The Minister said a clinical validation of all in-patient waiting lists would also be carried out at the end of this month.

"For the first time in recent years, the HSE director-general [Tony O'Brien] has been able to say publicly and privately that the HSE is now adequately funded to deliver its service plan, which is very specific in relation to waiting lists," Mr Harris said on RTÉ's Morning Ireland programme.

Frontline staff

However, general secretary of the Irish Nurses and Midwives Organisation (INMO) Liam Doran said the plan to cut waiting lists would not work because there was not enough frontline staff in the health service.

There are 3,300 fewer nurses in the public system than there was in 2008, he said.

“That’s the core issue, not more layers of management overseeing what other layers of management should be doing.

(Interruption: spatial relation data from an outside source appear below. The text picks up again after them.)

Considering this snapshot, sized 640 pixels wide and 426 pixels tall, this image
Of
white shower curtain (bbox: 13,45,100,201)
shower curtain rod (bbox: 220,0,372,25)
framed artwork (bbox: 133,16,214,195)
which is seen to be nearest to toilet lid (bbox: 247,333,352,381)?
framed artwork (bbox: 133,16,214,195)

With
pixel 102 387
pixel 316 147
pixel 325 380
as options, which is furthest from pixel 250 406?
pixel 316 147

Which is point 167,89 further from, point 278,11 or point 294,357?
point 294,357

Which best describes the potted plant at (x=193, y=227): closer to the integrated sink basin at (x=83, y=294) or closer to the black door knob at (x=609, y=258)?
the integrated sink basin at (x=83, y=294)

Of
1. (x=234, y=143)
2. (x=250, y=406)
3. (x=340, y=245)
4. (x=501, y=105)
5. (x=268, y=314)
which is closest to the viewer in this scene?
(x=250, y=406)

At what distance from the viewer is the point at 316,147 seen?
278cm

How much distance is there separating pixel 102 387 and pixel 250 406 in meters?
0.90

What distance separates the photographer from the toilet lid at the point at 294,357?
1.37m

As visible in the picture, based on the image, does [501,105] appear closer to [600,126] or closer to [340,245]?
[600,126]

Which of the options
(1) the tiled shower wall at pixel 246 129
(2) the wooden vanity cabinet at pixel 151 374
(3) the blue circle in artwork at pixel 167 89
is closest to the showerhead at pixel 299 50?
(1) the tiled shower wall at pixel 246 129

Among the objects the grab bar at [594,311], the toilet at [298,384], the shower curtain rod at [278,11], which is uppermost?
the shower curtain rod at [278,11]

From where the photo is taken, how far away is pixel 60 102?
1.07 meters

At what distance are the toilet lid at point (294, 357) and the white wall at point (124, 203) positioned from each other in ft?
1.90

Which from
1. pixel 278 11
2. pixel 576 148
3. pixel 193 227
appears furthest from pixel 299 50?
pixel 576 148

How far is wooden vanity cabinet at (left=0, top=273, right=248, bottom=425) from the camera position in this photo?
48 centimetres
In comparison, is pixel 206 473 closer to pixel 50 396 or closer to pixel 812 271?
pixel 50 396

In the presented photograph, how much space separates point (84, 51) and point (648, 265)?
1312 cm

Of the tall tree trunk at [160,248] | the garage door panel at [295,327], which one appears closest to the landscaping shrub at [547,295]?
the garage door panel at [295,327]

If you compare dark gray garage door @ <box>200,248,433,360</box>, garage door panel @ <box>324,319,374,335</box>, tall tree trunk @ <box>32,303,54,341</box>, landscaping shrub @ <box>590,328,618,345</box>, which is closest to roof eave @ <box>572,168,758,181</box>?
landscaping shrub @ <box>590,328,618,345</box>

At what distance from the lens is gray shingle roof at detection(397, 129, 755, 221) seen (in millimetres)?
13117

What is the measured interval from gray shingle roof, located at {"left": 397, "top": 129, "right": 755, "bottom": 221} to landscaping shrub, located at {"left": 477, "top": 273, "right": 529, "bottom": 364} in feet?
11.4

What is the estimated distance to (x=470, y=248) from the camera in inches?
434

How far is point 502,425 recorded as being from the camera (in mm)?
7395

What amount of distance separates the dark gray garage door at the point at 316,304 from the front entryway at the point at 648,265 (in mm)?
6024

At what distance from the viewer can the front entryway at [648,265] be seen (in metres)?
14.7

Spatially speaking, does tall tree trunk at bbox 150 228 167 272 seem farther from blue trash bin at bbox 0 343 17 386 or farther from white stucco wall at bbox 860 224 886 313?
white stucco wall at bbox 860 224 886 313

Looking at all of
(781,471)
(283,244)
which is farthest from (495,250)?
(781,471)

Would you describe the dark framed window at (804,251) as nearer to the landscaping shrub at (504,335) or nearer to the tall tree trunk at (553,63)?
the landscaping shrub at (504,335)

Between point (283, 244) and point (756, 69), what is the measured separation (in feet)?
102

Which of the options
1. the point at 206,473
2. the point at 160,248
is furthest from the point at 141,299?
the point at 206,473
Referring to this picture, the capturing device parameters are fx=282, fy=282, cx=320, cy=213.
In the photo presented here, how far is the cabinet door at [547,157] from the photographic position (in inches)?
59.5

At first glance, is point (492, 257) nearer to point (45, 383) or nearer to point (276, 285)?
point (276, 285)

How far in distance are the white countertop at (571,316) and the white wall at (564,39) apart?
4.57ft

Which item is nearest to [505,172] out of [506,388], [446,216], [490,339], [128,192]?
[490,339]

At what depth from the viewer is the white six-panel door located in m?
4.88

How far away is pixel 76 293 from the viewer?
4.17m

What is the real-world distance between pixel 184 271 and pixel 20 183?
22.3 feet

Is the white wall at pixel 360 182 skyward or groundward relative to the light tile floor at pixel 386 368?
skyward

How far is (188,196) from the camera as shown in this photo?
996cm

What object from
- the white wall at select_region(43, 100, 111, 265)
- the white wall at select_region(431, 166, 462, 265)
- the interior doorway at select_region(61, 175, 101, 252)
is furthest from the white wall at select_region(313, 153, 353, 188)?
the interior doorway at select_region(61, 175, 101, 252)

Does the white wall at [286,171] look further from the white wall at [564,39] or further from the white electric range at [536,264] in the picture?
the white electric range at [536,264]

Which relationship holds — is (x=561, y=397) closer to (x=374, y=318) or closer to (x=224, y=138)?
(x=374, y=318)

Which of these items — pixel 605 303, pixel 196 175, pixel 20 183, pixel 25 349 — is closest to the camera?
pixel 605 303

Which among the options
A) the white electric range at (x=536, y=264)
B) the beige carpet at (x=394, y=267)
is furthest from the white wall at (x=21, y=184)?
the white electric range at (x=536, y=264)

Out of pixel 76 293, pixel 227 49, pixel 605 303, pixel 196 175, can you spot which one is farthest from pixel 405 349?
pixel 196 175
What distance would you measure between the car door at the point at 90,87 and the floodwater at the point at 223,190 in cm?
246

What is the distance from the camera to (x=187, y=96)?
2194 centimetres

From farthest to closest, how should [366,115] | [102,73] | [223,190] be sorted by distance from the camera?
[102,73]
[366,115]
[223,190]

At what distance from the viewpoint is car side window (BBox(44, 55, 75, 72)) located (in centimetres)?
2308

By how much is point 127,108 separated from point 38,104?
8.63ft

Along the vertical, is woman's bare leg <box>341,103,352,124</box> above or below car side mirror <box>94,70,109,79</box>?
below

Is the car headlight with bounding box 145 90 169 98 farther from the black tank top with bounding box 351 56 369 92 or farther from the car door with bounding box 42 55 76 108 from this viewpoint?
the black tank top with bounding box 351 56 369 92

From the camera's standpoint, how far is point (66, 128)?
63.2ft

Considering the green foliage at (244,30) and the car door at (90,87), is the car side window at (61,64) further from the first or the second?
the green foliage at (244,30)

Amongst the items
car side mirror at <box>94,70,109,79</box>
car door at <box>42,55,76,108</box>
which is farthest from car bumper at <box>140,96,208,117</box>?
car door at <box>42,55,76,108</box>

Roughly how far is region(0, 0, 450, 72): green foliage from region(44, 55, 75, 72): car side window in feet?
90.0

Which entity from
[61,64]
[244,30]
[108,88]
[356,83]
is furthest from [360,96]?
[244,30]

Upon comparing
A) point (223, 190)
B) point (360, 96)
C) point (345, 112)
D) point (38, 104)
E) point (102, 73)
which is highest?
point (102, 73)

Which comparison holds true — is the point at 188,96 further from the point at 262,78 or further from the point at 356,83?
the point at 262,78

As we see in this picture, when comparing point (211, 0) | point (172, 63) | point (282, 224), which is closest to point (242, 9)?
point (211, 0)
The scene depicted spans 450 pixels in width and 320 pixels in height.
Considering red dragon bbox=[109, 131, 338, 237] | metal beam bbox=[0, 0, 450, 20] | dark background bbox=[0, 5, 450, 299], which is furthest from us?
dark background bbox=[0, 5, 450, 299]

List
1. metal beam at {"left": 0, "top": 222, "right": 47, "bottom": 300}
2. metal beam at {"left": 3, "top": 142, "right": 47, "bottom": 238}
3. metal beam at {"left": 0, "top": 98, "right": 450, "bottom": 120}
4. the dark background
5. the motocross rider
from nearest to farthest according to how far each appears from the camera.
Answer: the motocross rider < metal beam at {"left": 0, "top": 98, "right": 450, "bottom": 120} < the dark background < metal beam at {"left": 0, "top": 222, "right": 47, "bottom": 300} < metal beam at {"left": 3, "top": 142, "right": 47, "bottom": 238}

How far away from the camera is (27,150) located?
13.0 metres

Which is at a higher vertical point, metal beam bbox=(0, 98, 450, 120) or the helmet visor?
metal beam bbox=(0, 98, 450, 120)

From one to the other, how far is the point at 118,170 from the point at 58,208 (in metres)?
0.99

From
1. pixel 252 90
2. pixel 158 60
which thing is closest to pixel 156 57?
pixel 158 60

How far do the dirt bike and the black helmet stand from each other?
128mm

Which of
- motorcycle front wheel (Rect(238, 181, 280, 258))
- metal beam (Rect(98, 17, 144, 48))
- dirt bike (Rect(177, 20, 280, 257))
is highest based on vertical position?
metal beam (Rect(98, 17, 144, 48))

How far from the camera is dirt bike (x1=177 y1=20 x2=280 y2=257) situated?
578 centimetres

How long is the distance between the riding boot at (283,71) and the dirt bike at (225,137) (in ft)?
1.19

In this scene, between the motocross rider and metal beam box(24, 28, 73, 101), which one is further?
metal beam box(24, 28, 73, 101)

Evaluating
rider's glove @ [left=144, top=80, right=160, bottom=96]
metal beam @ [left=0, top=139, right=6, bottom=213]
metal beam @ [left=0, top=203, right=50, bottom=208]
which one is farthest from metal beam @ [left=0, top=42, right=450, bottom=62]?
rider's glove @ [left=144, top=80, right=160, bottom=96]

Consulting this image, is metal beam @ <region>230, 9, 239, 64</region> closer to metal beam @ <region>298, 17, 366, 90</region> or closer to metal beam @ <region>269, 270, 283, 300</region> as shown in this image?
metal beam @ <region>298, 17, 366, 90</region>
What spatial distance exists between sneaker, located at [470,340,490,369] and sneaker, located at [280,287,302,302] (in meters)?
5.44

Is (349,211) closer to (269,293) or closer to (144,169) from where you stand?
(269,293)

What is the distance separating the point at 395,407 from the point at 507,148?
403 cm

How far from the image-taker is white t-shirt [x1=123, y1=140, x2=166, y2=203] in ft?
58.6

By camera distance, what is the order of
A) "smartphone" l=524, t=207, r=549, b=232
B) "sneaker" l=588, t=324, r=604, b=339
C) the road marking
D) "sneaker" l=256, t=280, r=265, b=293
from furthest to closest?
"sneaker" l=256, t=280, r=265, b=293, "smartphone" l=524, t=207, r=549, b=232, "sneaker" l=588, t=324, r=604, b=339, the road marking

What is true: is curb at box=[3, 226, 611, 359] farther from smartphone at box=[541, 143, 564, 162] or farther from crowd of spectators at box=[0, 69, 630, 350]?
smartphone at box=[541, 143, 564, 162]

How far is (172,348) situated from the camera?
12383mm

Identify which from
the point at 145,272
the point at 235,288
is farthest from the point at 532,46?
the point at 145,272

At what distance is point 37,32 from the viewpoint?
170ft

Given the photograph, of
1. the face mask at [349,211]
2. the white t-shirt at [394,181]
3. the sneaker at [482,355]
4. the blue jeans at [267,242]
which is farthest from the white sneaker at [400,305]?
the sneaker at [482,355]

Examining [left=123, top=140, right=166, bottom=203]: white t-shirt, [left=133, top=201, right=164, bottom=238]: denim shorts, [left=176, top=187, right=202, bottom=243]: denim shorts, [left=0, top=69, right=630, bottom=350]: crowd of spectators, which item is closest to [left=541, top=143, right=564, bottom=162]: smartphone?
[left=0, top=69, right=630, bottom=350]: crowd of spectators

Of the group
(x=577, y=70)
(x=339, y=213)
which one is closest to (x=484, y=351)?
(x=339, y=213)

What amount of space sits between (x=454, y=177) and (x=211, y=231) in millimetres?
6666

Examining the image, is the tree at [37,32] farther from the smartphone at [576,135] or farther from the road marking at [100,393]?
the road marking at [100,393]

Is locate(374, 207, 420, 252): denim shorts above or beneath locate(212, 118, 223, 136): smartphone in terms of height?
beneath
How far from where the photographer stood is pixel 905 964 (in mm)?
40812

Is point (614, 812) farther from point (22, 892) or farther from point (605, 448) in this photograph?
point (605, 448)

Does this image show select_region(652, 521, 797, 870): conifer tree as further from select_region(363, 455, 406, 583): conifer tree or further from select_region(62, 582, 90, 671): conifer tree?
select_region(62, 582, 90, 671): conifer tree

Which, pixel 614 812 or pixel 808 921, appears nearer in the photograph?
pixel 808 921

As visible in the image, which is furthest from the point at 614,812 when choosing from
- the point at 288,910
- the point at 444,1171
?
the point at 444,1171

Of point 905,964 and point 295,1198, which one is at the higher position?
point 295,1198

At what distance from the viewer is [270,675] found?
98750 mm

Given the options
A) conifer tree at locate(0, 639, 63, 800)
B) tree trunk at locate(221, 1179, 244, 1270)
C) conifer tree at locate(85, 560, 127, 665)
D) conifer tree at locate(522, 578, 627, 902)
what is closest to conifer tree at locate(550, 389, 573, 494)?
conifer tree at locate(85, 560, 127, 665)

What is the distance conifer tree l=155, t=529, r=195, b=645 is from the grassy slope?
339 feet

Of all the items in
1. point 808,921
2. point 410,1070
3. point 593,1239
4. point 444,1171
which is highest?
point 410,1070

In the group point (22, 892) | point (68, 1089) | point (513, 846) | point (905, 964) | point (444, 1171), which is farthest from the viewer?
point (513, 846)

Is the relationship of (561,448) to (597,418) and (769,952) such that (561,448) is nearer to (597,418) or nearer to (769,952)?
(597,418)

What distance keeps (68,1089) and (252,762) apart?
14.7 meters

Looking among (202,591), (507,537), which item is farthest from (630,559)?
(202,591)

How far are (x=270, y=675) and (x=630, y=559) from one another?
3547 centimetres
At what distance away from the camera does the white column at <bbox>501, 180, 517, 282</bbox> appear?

“New people being employed to see if existing people are managing the system is the last thing we need ,” he said.

The president of the Irish Hospital Consultants Association, Dr Tom Ryan, said that while increased funding to address the growing waiting lists was welcome, it was a "stop-gap measure and does not provide a sustainable solution".

“Since 2008, the State has failed to invest in adequate public hospital capacity to provide care to an increasing number of patients,” he said.

Dr Ryan said the 2017 health budget needed to tackle the root causes of the growing waiting lists.

“Significantly increased capital investment is required in acute hospital and ICU beds, operating theatres and other essential facilities, together with an increase in frontline staffing, including consultants.”

Stephen McMahon of the Irish Patients’ Association said he was “very concerned” that the numbers on waiting lists had risen to 523,000, which was almost one-quarter of the number of patients who hold a medical card.

“It clearly shows the inequity of access to Irish healthcare,” he said.

Tuesday’s announcement came as the INMO said its records showed the number of admitted patients waiting on trolleys in emergency departments hit record levels in July.

Minister for Health’s five-point plan to cut waiting lists

1. Allocate €50 million in Budget 2017 to tackle waiting lists, including €15 million for the National Treatment Purchase Fund. €1 million ringfenced for endoscopy procedures.

2. Clinical validation of all in-patient waiting lists at the end of August to ensure accuracy. Doctors to ensure lists are chronologically accurate.

3. Special Delivery Unit (SDU) to oversee implementation of waiting list improvement plan.

4. SDU to appoint an “improvement lead” for each hospital group to ensure hospitals are carrying out the maximum number of procedures possible.

5. HSE to produce specific waiting list proposals for this year and to tell the Minister if any money should be ringfenced for specific procedures.